The Old Codgers

s-l400Found – a cheap paperback called The Daily Mirror Old Codgers Little Black Book (Wolfe, London 1975.)  The book is billed as ‘100s of funny, curious and strange facts from the world famous Live Letters column…’ The Old Codgers  column, where readers wrote in to get answers on all manner of things, had begun in 1936, apparently the idea of the newspaper’s  proprietor Hugh (later Lord) Cudlipp. It finished in 1990 by which time The Mirror’s thrusting new editor Roy Greenslade considered its old fashioned and said it was “putting off the younger readers we are trying to attract.”
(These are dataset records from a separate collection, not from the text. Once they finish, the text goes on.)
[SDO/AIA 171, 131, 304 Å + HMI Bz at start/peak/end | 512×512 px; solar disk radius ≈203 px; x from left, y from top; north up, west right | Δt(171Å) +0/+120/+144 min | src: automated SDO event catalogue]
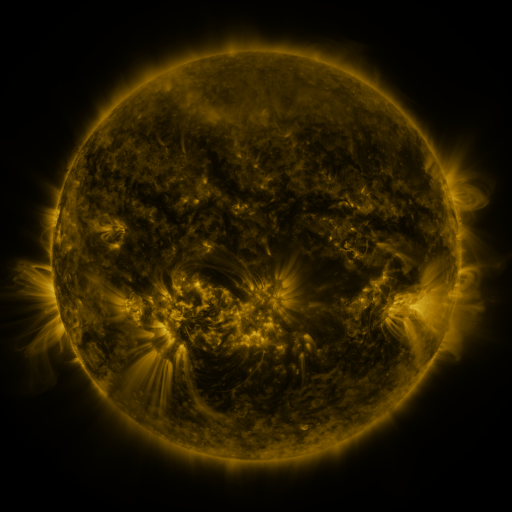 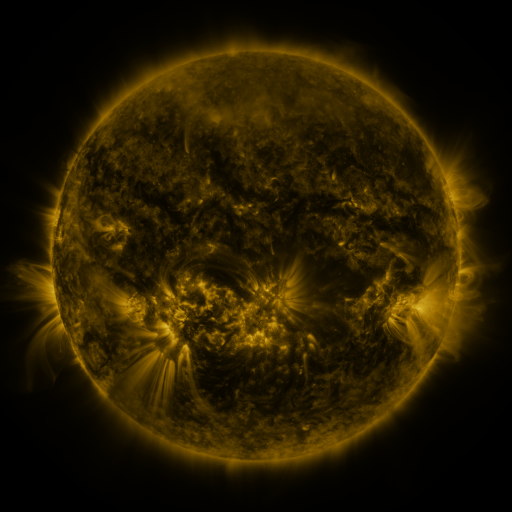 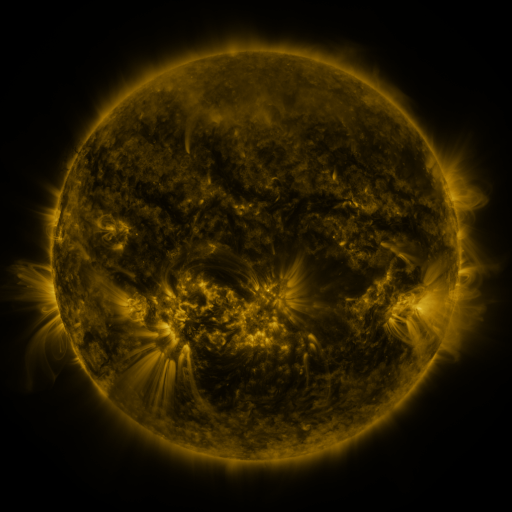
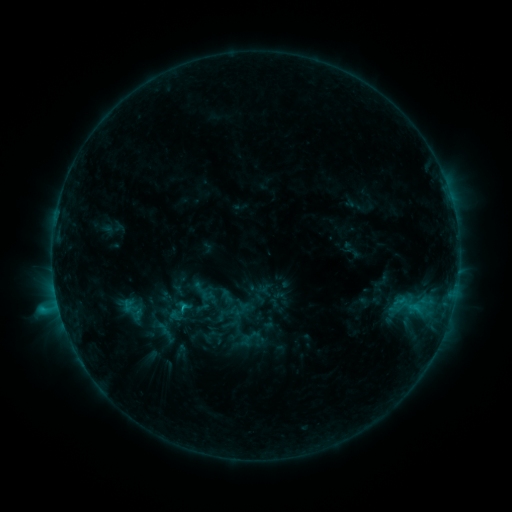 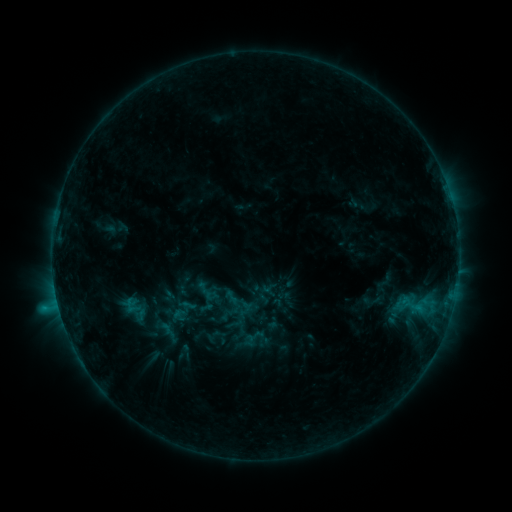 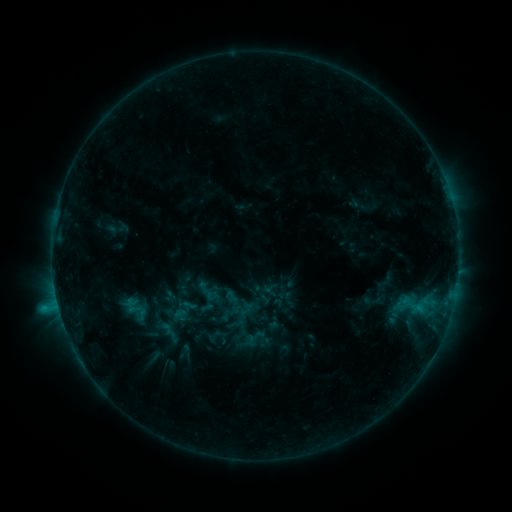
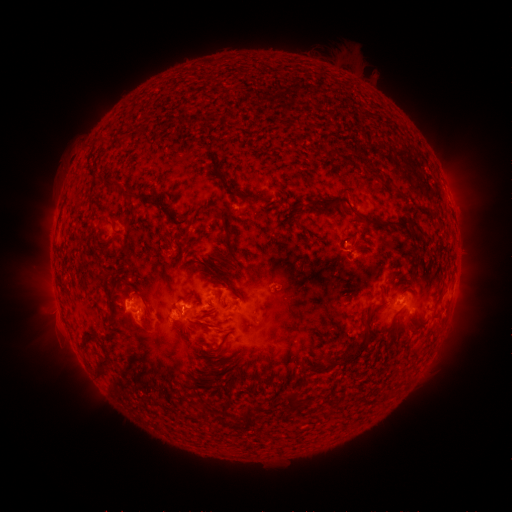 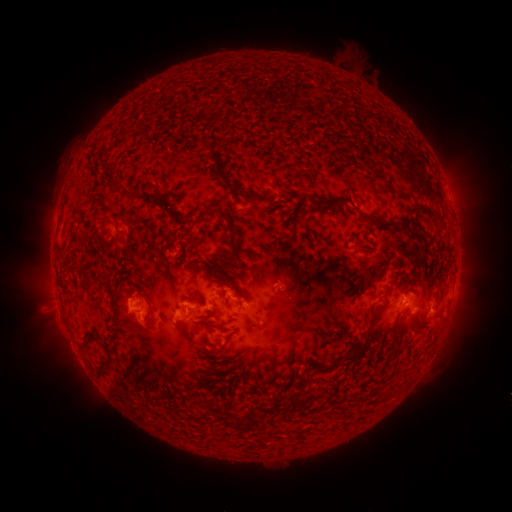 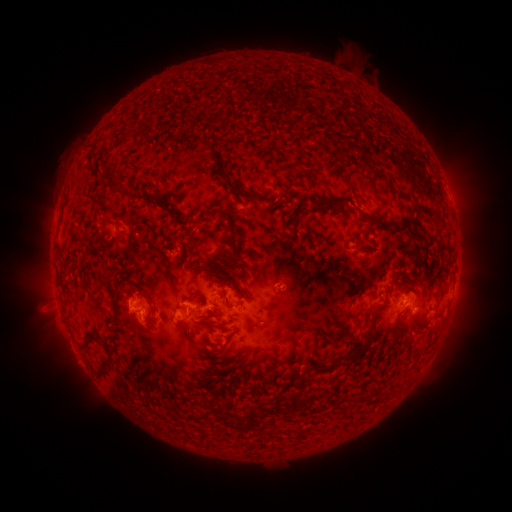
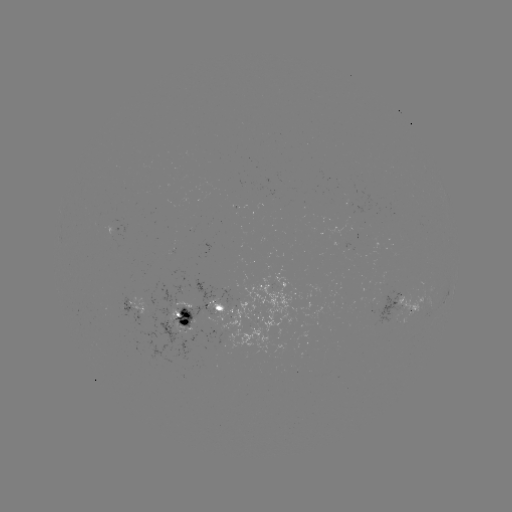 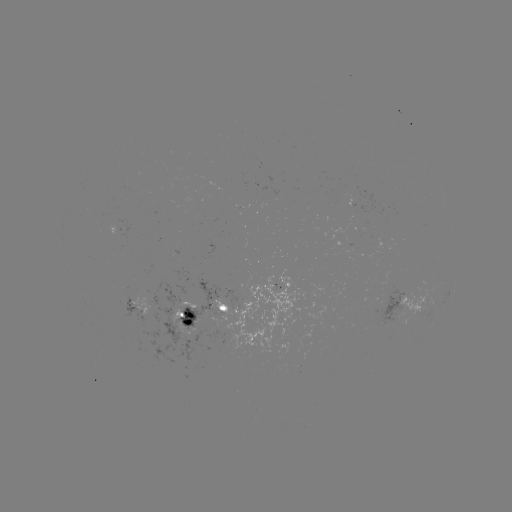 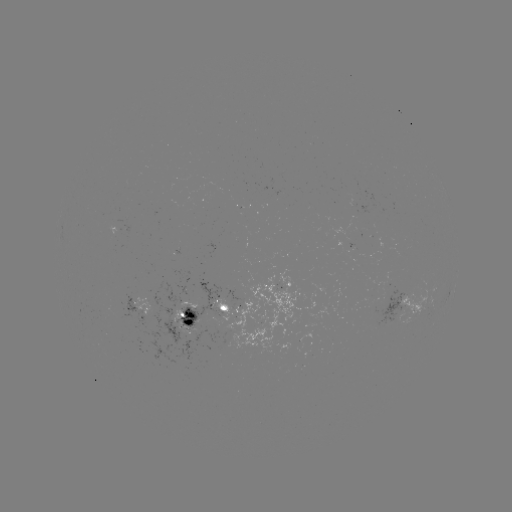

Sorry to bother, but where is emerging-flux region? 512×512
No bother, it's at (144, 303).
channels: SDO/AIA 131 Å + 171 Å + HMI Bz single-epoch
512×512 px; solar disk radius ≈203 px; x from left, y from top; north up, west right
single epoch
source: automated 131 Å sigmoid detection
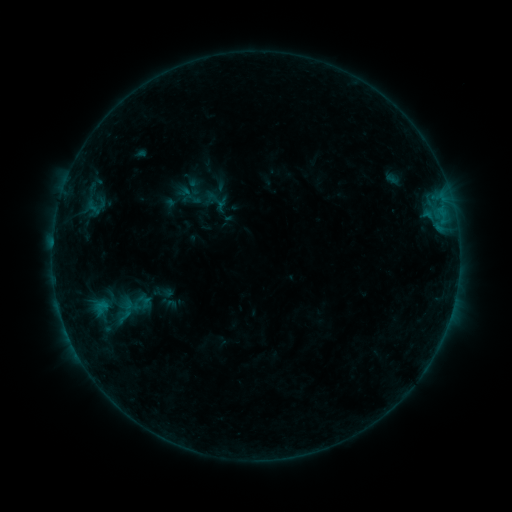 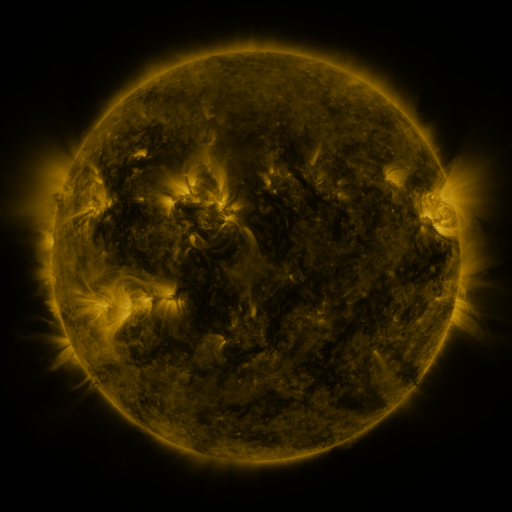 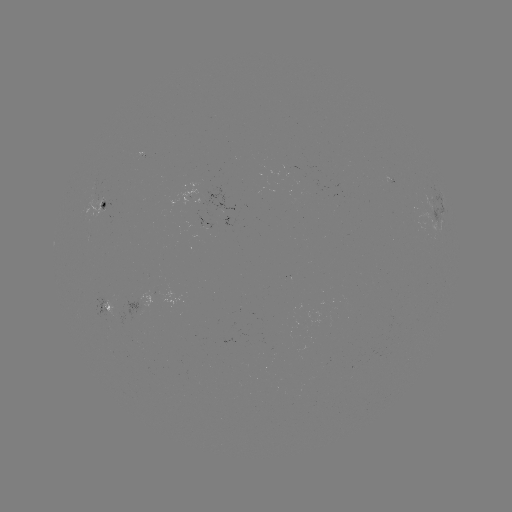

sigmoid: (204, 188, 229, 212)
An article at the time in one of the broadsheets said that while the world went through ‘convulsive’ changes the Codgers remained in ‘a pre-war era redolent of flat caps, allotments,racing pigeons and Woodbine cigarettes…’ There was a bit of protest when it was axed but considering that the Codgers were receiving a 100 letters a day it was fairly muted. They often referred to their legendary Little Black Book that  claimed to contain ‘all information known to man.’ In the days of the web most of the questions that readers sent it could now be very quickly answered. Google is now ‘the little black book.’  The questions were often sent it to settle arguments ‘down the pub’. The most common question in the latter period of the Codgers was whether Stan Laurel was Clint Eastwood’s father. The Codgers research showed he was not. Below are two fairly typical Codgers answers to questions on  ‘Slippery Wednesday’ and the origin of the phrase ‘Mad as a hatter.’

‘Slippery Wednesday’ is another day that has stuck in older memories because of its dire conditions. A former horse carman recalled how he had to put sacks on his horses hooves and his own feet to get about, and that pedestrians were ‘going down like ninepins’, because of the ice. But he couldn’t remember the exact date, only that it was a Wednesday in the 1920s. We were able to tell him that it was December 21, 1927 when severe frost on overnight rain caused chaos in London and other parts of the country, resulting in thousands of street accidents.

‘Mad as a hatter’ dates from the days when hats were made of felt which was processed by having mercury rubbed over it. The unfortunate men who did the job got mercury poisoning which caused their limbs to shake and contorted their features so that they looked crazy.